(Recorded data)
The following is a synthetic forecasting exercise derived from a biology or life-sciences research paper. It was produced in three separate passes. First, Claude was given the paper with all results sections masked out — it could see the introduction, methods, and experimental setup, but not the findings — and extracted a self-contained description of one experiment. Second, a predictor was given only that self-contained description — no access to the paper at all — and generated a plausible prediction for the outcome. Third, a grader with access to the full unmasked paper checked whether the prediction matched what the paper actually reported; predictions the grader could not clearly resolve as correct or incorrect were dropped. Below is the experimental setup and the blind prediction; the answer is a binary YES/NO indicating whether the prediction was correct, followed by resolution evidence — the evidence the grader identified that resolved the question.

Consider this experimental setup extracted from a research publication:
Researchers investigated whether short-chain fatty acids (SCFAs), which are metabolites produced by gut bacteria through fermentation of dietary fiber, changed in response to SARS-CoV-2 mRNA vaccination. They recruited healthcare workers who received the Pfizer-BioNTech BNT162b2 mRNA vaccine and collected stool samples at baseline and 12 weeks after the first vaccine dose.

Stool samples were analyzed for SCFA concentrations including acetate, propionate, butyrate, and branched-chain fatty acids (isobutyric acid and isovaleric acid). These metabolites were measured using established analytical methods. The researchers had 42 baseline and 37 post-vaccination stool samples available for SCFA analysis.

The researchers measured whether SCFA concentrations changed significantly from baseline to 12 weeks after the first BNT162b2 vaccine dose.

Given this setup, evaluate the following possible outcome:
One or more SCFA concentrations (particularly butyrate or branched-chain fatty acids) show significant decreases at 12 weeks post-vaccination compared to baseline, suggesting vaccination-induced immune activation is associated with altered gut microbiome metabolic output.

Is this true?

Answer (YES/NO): NO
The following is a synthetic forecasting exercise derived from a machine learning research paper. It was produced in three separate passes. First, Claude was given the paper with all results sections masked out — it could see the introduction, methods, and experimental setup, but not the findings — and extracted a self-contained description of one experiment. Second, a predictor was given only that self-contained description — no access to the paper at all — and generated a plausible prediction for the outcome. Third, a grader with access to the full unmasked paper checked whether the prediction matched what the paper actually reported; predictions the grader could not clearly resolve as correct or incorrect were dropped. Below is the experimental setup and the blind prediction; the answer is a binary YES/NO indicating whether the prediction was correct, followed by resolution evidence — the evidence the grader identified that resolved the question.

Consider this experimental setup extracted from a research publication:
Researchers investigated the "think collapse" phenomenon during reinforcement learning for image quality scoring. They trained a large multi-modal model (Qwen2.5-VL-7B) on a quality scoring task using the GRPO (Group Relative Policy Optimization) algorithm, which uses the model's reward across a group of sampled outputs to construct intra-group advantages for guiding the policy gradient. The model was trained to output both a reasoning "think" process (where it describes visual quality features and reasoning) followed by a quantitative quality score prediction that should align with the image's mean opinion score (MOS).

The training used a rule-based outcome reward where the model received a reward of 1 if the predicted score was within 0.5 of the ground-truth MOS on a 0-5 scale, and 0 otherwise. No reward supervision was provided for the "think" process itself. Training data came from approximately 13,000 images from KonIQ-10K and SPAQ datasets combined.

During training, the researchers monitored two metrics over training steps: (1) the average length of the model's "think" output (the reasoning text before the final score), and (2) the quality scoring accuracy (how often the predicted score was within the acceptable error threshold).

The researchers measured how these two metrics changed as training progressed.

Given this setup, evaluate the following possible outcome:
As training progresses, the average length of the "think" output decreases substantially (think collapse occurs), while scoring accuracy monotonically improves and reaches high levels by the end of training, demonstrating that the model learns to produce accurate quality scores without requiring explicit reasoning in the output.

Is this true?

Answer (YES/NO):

> [Exercise requirements]: Repeat the whole of the data above exactly as it appears.

> [Completed exercise]:
The following is a synthetic forecasting exercise derived from a biology or life-sciences research paper. It was produced in three separate passes. First, Claude was given the paper with all results sections masked out — it could see the introduction, methods, and experimental setup, but not the findings — and extracted a self-contained description of one experiment. Second, a predictor was given only that self-contained description — no access to the paper at all — and generated a plausible prediction for the outcome. Third, a grader with access to the full unmasked paper checked whether the prediction matched what the paper actually reported; predictions the grader could not clearly resolve as correct or incorrect were dropped. Below is the experimental setup and the blind prediction; the answer is a binary YES/NO indicating whether the prediction was correct, followed by resolution evidence — the evidence the grader identified that resolved the question.

Consider this experimental setup extracted from a research publication:
Researchers investigated whether short-chain fatty acids (SCFAs), which are metabolites produced by gut bacteria through fermentation of dietary fiber, changed in response to SARS-CoV-2 mRNA vaccination. They recruited healthcare workers who received the Pfizer-BioNTech BNT162b2 mRNA vaccine and collected stool samples at baseline and 12 weeks after the first vaccine dose.

Stool samples were analyzed for SCFA concentrations including acetate, propionate, butyrate, and branched-chain fatty acids (isobutyric acid and isovaleric acid). These metabolites were measured using established analytical methods. The researchers had 42 baseline and 37 post-vaccination stool samples available for SCFA analysis.

The researchers measured whether SCFA concentrations changed significantly from baseline to 12 weeks after the first BNT162b2 vaccine dose.

Given this setup, evaluate the following possible outcome:
One or more SCFA concentrations (particularly butyrate or branched-chain fatty acids) show significant decreases at 12 weeks post-vaccination compared to baseline, suggesting vaccination-induced immune activation is associated with altered gut microbiome metabolic output.

Is this true?

Answer (YES/NO): NO
The following is a synthetic forecasting exercise derived from a machine learning research paper. It was produced in three separate passes. First, Claude was given the paper with all results sections masked out — it could see the introduction, methods, and experimental setup, but not the findings — and extracted a self-contained description of one experiment. Second, a predictor was given only that self-contained description — no access to the paper at all — and generated a plausible prediction for the outcome. Third, a grader with access to the full unmasked paper checked whether the prediction matched what the paper actually reported; predictions the grader could not clearly resolve as correct or incorrect were dropped. Below is the experimental setup and the blind prediction; the answer is a binary YES/NO indicating whether the prediction was correct, followed by resolution evidence — the evidence the grader identified that resolved the question.

Consider this experimental setup extracted from a research publication:
Researchers investigated the "think collapse" phenomenon during reinforcement learning for image quality scoring. They trained a large multi-modal model (Qwen2.5-VL-7B) on a quality scoring task using the GRPO (Group Relative Policy Optimization) algorithm, which uses the model's reward across a group of sampled outputs to construct intra-group advantages for guiding the policy gradient. The model was trained to output both a reasoning "think" process (where it describes visual quality features and reasoning) followed by a quantitative quality score prediction that should align with the image's mean opinion score (MOS).

The training used a rule-based outcome reward where the model received a reward of 1 if the predicted score was within 0.5 of the ground-truth MOS on a 0-5 scale, and 0 otherwise. No reward supervision was provided for the "think" process itself. Training data came from approximately 13,000 images from KonIQ-10K and SPAQ datasets combined.

During training, the researchers monitored two metrics over training steps: (1) the average length of the model's "think" output (the reasoning text before the final score), and (2) the quality scoring accuracy (how often the predicted score was within the acceptable error threshold).

The researchers measured how these two metrics changed as training progressed.

Given this setup, evaluate the following possible outcome:
As training progresses, the average length of the "think" output decreases substantially (think collapse occurs), while scoring accuracy monotonically improves and reaches high levels by the end of training, demonstrating that the model learns to produce accurate quality scores without requiring explicit reasoning in the output.

Is this true?

Answer (YES/NO):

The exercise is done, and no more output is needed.